***** Text shown

Luke, watering the orange tree... And his brother and sister. If you look closely, you can see a screaming boy peeking out the very top of the tree. Again, no surprise that this is Levi.




Sophie has figured out how to fit in perfectly. Nothing says "Addink kid" like boy undies on your head!




Sunday, January 15, 2012

Enjoy a little late breaking holiday spirit

Update to the post below:  I discovered that because I made the video during the exclusive 48 hour window when they were offering it free, I can post it.  Whoop-ee!  Enjoy!

Personalize funny videos and birthday eCards at JibJab!

Saturday, January 14, 2012

Makes a father's heart swell with pride...

Levi and Noah had parent teacher conferences on Friday.  One of the sheets for review was Levi's sentence composition worksheet.  "Heat" is really "hate," and you should pronounce the last word with hard "c" sounds like "k."


Paige said she wasn't supposed to take this paper home, but had to because she was laughing so hard at it.

And when she finally stopped laughing, she promptly told their teacher that she blamed this all on his father.

Which is probably appropriate.

Before Christmas I got an email from Jib Jab informing me that they had a new Christmas themed video...



So I immediately clicked the link, and loaded up the Addink kid faces into the video.  Which, as you may have guessed, was the Nutcracker theme, performed with flatulence.


 

Unfortunately I can't post the video without paying $12 to become a member, but you can make your own here.

So as kids and I were dying laughing at the video of them prancing around and tooting the music... Mom walked up.

She was not impressed at my parenting skills.

I was immediately sent to time out, which the kids thought was even funnier than the video.

Thus Levi was inspired for his declarative, interrogative, exclamatory, imperative, and compound sentences (and got 100% on the worksheet, mildly inappropriate subject matter and all.)

Luke-isms


Luke is absoultely hilarious lately.  This kid talks non-stop, and lives in this imaginary universe full of space cowboys, desert bulls, and various other creatures.  Plus, he says most of his "r" and "l" sounds as this odd combinations of "w" and "h."  And all his "o" sounds come out like "awe."  That means his daily monologue is this minature version of Elmer Fudd, wandering through the house discussing desert bull potty behavior or space cowboy planet roping technique.

So here is a post dedicated to Luke-isms, some personally witnessed, others texted to me by Paige:

  • One of my favorites is mouth, teeth, and breath.  The other days, as he is galloping out to the van, he says to me "Dad, I am gowing to cwose my mouse, and howd my bweast behind my teats."  Seriously... how do you respond to that sentence?
  • "Mowm, wouwd lowng howrnie be a good name for a lowng howrn?"  I have no idea what he was talking about either.
  • In an exasperated voice... "Mowm, wook what Sophie did.  She bwoke dis cap owff.  Ohhhh, this child!"
  • "Dis shawrk has lownger teats than owther shawrks.  It's a tusk shawrk!"
  • "What do weindeewr eat?  Ohhh, gwass!  OK, I'm going outside to eat gwass.  Hey wait!  How do dey eat gwass if they live in the awrtic?!"
  • "Uncastwated means fixed, ownly diffewentewr."  Paige claims he made up the word "castrated" but I am convince Grandpa must have been telling his stories on the "farm" at Christmas.

**********
***** Data shown

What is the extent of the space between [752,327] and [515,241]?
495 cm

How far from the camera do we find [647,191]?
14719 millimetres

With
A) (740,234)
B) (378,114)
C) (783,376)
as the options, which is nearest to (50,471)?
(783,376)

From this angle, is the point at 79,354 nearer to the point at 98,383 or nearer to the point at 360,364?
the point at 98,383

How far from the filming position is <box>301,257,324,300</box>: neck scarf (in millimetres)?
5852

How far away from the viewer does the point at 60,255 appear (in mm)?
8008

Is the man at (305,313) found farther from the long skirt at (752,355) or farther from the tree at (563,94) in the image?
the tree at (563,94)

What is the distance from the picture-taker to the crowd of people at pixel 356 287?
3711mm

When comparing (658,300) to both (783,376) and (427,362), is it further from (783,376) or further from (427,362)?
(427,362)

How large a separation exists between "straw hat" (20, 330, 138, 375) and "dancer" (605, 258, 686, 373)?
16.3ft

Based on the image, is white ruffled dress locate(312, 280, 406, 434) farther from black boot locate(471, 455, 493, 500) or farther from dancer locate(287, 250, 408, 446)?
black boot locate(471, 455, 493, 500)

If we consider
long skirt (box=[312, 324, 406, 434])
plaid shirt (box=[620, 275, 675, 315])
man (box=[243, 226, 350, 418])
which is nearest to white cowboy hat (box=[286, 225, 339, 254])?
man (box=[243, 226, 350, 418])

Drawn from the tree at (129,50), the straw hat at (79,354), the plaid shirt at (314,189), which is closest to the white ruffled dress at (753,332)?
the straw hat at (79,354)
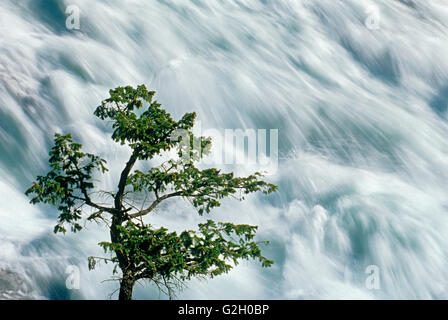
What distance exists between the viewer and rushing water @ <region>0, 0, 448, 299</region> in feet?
53.8

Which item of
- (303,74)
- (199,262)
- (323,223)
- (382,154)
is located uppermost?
(303,74)

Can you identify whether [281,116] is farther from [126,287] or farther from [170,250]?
[170,250]

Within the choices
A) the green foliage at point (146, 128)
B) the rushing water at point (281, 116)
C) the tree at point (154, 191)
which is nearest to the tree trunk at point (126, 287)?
the tree at point (154, 191)

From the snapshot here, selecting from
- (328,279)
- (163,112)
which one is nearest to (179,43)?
(328,279)

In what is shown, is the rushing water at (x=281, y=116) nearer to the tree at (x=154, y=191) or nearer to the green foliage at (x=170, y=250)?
the tree at (x=154, y=191)

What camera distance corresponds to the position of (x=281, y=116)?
22219mm

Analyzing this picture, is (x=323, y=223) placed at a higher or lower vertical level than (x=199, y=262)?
higher

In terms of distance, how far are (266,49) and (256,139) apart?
698 cm

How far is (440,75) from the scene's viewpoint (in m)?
26.5

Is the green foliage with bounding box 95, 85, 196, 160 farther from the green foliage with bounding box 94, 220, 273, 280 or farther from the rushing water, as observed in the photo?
the rushing water

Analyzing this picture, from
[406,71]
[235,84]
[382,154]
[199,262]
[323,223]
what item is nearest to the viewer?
[199,262]

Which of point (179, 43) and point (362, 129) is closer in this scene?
point (362, 129)

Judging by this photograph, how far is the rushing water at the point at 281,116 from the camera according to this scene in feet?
53.8

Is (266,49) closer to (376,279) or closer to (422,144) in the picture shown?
(422,144)
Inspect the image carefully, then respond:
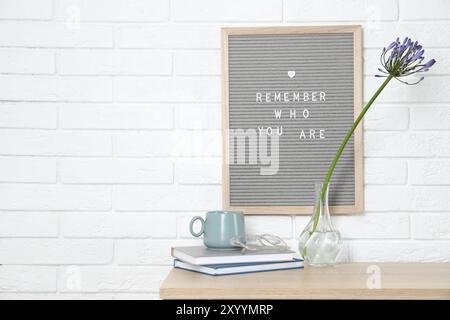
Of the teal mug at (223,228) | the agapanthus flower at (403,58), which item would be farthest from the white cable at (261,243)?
the agapanthus flower at (403,58)

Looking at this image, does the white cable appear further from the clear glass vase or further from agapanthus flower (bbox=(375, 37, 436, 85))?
agapanthus flower (bbox=(375, 37, 436, 85))

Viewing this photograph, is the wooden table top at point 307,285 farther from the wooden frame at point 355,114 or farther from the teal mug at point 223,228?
the wooden frame at point 355,114

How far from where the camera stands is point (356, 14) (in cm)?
181

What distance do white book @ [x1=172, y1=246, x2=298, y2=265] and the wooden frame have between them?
0.61 feet

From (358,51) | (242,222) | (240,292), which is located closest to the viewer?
(240,292)

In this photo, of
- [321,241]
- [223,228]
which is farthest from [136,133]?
[321,241]

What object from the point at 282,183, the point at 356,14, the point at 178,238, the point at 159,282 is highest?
the point at 356,14

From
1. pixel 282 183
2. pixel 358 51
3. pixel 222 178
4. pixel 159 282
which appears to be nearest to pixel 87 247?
pixel 159 282

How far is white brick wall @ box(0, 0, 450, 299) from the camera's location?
1793mm

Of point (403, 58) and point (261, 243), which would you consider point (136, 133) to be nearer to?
point (261, 243)

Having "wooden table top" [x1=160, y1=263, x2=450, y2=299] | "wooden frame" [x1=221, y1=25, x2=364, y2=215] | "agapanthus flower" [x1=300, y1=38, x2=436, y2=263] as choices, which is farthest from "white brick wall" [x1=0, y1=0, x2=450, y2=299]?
"wooden table top" [x1=160, y1=263, x2=450, y2=299]

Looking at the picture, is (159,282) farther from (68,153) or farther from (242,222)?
(68,153)

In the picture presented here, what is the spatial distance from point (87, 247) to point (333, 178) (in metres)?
0.76

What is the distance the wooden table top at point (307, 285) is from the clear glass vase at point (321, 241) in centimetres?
8
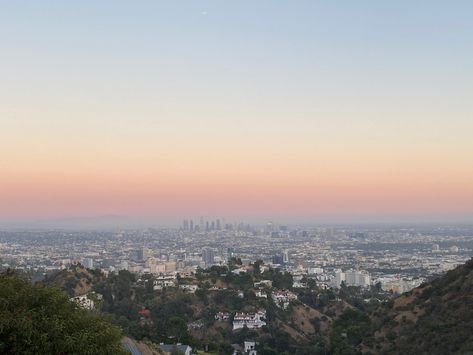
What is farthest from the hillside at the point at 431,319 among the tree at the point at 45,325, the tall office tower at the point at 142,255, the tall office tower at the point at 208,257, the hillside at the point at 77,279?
the tall office tower at the point at 142,255

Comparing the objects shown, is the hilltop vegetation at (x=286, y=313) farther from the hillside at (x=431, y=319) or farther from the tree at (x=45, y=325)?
the tree at (x=45, y=325)

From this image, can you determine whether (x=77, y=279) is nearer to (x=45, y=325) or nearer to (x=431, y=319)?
(x=431, y=319)

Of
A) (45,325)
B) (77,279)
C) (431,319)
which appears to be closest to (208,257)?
(77,279)

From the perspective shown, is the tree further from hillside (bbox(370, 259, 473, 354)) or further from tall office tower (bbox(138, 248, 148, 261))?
tall office tower (bbox(138, 248, 148, 261))

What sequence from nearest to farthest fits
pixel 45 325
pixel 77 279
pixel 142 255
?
pixel 45 325 → pixel 77 279 → pixel 142 255

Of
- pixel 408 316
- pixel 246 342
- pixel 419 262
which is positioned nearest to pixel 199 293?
pixel 246 342

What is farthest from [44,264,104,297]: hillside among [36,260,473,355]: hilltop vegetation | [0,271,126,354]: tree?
[0,271,126,354]: tree
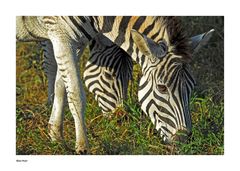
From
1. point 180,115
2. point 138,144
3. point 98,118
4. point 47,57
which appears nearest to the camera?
point 180,115

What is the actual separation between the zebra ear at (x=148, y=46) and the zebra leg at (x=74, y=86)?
73 centimetres

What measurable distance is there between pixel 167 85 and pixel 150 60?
14.5 inches

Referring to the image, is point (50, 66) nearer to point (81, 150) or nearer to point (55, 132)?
point (55, 132)

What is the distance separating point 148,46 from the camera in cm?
754

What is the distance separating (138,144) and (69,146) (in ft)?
2.57

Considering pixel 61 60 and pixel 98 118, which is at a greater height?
pixel 61 60

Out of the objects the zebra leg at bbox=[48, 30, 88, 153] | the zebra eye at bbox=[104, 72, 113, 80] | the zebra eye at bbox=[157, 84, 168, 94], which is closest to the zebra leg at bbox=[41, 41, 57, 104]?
the zebra eye at bbox=[104, 72, 113, 80]

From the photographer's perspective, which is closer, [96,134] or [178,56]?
[178,56]

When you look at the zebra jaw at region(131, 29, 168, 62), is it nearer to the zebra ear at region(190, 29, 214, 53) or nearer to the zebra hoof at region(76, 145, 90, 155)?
the zebra ear at region(190, 29, 214, 53)

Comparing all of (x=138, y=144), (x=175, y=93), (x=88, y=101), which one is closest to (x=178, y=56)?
(x=175, y=93)

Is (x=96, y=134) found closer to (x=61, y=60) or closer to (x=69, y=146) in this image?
(x=69, y=146)

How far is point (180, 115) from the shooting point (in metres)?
7.46

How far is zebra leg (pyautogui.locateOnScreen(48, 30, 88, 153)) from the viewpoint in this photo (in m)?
7.65

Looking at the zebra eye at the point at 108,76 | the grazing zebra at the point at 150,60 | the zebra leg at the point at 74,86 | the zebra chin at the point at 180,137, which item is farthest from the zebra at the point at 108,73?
the zebra chin at the point at 180,137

**********

(Given task 1)
Reproduce the blog post from "Sunday, January 15, 2012" to "swell with pride...", substituting "February" for "January".
(Given task 2)
Identify each line of the records that contains the string "hilltop" and copy it; case counts.

(Task solution 1)
Sunday, February 15, 2012

Enjoy a little late breaking holiday spirit

Update to the post below:  I discovered that because I made the video during the exclusive 48 hour window when they were offering it free, I can post it.  Whoop-ee!  Enjoy!

Personalize funny videos and birthday eCards at JibJab!

Saturday, February 14, 2012

Makes a father's heart swell with pride...

(Task solution 2)
Comparing the objects shown, is the hilltop vegetation at (x=286, y=313) farther from the hillside at (x=431, y=319) or farther from the tree at (x=45, y=325)?
What is farthest from [44,264,104,297]: hillside among [36,260,473,355]: hilltop vegetation | [0,271,126,354]: tree?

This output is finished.